I work at a startup that uses Oracle just for that reason; banks care about that kind of stuff. Auditors will ask basic questions like, "is their data consistent". If the tech team gives the auditors a spaghetti diagram of how their data might be eventually consistent, they'll face an uphill battle being acquired.

This industry has always been a tone-deaf juvenile bunch ence the success of shows like Silicon Valley.

At this point most people don't even care, just chuckle.

Yes I think the prevailing tone is one of ridicule

At my current job I'm doing solely Java with vanilla JS to maintain a google maps like product. Heavy stuff. But this year, I also did about 10 hours of Wordpress because our website is on Wordpress and the guy who programmed it barely responded to finish some stuff. And I wrote a Wordpress plugin 10 years ago so I had some experience.

F' me, no? Time to throw my CV in the bin amirite?

Sorry buddy, you ate the forbidden PHP apple. You're out.

"The use of COBOL cripples the mind; its teaching should, therefore, be regarded as a criminal offense."
* * * * * * * * *
### PROBLEM TO SOLVE
Print the passage of the comment thread between "At my current" and "had some experience.", inclusive. Rely only on the comment thread above.
* * * * * * * * *
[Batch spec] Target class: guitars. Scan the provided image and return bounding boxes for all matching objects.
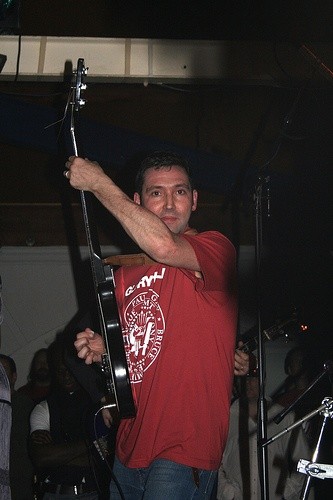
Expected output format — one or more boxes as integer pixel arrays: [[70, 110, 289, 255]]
[[69, 58, 136, 419], [94, 308, 301, 461]]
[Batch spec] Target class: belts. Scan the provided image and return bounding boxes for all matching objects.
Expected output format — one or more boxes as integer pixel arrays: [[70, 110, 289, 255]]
[[43, 483, 97, 495]]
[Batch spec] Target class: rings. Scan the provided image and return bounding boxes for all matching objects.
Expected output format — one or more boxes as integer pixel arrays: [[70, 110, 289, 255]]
[[64, 170, 70, 177]]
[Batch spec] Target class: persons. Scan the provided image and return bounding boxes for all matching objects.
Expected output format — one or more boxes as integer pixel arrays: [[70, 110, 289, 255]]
[[276, 348, 318, 407], [74, 327, 250, 377], [0, 344, 314, 500], [218, 364, 316, 500], [62, 152, 237, 500]]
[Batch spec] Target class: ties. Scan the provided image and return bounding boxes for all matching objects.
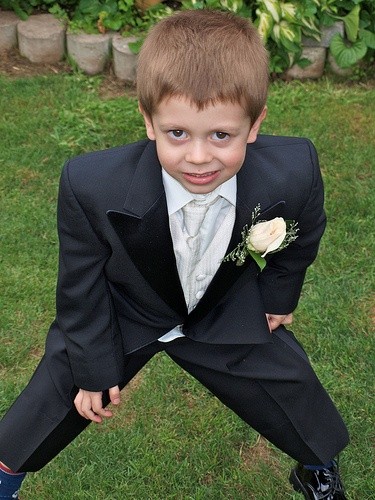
* * * * * * * * *
### RIGHT ANSWER
At my current job I'm doing solely Java with vanilla JS to maintain a google maps like product. Heavy stuff. But this year, I also did about 10 hours of Wordpress because our website is on Wordpress and the guy who programmed it barely responded to finish some stuff. And I wrote a Wordpress plugin 10 years ago so I had some experience.